Irak, Somalie, Afghanistan, Libye, Syrie et Ukraine aujourd'hui. Depuis plus de 20 ans, Mathias Bruggmann investit les terrains de conflit en qualité de photographe. Photographe non pas de guerre, mais s'intéressant à la représentation des conflits, selon ses propres dires. "Je suis juste quelqu'un qui a ce privilège d'aller dans des endroits où peu de gens vont", reconnaît-il avec humilité.
Peu de temps après le début du conflit, il est parti pour l'Ukraine et y est resté six mois. Pour lui, il s'agit d'un basculement historique. "Je pense qu'on fait face à un évènement qui est peut-être de l'ampleur du mur de Berlin", estime le photographe.
S'il dit "ne pas savoir faire grand-chose", il reconnaît se donner la responsabilité de raconter en images le périple des individus en temps de conflit. "J'ai eu le privilège d'être accueilli par des gens un peu partout. Et la seule chose qu'on m'a demandé de faire, c'est de raconter leur histoire."
L'image, témoin de l'histoire
Pour Matthias Bruggmann, une bonne image de conflit est une image dont les gens se souviennent. "Une image qui ralentit le regard, qui va inviter quelqu'un non pas à passer à la page suivante, mais à se demander ce qui se passe dedans", détaille-t-il. Le photographe trouve que les images importantes sont celles qui invitent le grand public à s'intéresser à quelque chose qui, a priori, ne les concerne pas.
Par ailleurs, il considère qu'il n'y a pas assez de photos qui témoignent de ces conflits. "Par exemple, on manque d'images des tranchées, de la vie en leur sein", déplore-t-il. S'il pense qu'il n'y a pas assez de ce genre de photographies, c'est qu'il estime que trop sont de mauvaise qualité ou redondantes.
Néanmoins, peut-on tout exposer? "Il faut montrer au lecteur ce qu'il peut supporter de voir", telle est la limite que prône le photographe.
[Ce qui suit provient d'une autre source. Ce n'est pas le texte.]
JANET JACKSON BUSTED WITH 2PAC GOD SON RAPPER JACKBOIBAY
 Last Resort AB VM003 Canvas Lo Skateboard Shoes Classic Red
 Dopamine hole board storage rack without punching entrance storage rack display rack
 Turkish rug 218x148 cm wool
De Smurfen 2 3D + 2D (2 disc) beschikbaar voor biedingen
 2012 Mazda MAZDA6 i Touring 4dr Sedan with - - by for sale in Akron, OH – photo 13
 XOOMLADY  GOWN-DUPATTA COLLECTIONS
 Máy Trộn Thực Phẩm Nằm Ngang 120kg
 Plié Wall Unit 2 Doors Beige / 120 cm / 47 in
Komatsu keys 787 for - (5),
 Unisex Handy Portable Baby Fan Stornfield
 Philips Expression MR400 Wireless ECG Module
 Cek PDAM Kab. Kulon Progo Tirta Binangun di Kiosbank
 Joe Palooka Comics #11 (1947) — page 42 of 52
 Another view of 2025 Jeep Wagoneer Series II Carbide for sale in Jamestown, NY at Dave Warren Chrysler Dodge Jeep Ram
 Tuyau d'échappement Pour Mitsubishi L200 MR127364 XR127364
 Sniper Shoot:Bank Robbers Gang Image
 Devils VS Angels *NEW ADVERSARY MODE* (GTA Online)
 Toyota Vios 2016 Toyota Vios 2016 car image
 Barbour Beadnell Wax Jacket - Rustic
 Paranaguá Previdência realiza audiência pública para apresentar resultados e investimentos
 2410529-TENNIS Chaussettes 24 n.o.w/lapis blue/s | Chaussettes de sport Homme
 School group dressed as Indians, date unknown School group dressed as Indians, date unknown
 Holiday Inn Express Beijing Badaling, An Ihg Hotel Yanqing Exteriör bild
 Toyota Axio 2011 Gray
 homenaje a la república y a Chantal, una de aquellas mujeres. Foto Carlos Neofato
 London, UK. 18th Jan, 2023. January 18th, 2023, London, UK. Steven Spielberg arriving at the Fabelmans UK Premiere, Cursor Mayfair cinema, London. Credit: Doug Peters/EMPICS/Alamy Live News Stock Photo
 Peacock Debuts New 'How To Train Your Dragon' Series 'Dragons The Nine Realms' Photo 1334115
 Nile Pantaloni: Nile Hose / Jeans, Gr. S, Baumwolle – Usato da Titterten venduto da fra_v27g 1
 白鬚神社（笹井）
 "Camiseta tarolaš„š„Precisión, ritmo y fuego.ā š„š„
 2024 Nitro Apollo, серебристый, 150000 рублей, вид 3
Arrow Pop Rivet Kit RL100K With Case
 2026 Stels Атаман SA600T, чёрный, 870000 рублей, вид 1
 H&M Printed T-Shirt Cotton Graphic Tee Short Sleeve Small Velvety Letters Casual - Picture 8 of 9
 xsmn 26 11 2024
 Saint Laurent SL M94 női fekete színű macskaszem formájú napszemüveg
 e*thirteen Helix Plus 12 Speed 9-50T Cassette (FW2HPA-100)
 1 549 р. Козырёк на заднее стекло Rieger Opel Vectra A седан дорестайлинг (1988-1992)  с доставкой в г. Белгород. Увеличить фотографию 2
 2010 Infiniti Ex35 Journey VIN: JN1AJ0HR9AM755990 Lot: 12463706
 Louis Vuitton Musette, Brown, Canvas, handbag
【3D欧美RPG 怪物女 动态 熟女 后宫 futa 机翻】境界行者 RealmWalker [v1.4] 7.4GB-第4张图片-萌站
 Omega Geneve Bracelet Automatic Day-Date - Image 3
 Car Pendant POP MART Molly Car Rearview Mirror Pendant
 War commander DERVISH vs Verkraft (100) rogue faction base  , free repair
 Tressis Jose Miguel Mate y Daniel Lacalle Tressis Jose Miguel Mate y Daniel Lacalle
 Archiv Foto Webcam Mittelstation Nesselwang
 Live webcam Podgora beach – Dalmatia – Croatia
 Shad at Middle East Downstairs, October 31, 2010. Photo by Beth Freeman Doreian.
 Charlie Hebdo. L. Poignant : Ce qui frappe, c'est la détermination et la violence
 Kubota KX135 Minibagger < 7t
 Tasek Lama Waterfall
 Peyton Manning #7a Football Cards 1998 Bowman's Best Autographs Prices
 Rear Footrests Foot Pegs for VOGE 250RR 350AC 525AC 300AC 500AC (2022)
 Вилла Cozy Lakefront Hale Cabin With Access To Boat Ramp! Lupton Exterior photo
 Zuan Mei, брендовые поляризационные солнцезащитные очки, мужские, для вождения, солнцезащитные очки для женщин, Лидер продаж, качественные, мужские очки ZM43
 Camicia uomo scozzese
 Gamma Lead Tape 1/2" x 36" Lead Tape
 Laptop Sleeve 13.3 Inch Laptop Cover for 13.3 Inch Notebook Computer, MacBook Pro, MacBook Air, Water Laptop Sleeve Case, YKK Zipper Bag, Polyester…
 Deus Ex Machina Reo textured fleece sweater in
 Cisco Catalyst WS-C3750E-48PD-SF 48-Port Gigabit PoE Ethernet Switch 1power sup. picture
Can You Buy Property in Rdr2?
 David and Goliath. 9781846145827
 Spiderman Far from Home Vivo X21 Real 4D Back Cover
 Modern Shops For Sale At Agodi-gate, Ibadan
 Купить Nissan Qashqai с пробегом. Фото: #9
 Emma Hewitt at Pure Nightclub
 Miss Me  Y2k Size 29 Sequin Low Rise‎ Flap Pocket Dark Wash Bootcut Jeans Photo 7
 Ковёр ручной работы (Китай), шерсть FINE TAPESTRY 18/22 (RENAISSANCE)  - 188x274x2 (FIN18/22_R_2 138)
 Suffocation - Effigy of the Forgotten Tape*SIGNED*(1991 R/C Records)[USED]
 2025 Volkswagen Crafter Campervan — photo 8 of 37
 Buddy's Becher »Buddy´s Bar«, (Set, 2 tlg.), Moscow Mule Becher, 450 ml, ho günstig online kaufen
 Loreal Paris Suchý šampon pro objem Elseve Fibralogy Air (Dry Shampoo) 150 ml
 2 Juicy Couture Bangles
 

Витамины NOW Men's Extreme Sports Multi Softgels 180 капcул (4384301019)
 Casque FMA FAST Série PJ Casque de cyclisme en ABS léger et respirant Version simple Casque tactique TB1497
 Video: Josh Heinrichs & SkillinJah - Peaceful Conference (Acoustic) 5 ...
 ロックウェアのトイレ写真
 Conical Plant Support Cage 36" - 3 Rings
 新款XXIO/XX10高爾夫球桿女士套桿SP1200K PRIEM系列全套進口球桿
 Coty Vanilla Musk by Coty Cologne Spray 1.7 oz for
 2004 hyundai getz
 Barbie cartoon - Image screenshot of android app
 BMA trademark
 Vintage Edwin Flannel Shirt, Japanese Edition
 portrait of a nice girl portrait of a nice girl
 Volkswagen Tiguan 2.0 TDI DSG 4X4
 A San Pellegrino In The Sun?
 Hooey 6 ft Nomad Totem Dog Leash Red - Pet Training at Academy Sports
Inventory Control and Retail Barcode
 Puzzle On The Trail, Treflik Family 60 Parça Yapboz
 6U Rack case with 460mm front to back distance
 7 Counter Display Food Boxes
Même si certaines images, malgré leur caractère violent, illustrent une partie de la réalité, Matthias Bruggmann ne préconise pas nécessairement leur publication. Ou alors dans un musée, car un avertissement prépare le public au choc et permet ainsi un autre regard.
L'enfer du décor
"Toute guerre est par définition un enfer", affirme encore Matthias Bruggmann, relatant l'impuissance qui l'habite face à chaque conflit. "Pour autant, mon rôle n'est pas de sauver. Je ne suis ni militaire, ni médecin, ni humanitaire." Le photographe peut juste s'en remettre à l'expression de son empathie envers les personnes ou familles qu'il photographie.
Même si la peur et l'impuissance hantent ses expériences, le photographe retournera encore sur le terrain, car "son rôle est de témoigner". Avec, en toile de fond, la réflexion sur les limites de la photographie documentaire. "L'endroit où les enjeux sont les plus saillants, c’est la guerre."
Finalement, Matthias Bruggmann assure que "tant qu'il y aura des pays comme la Russie pour assassiner des journalistes, pour les mettre en prison, pour les menacer", son travail servira à quelque chose. Car "tout art est politique" et la photographie est un incontournable des conflits.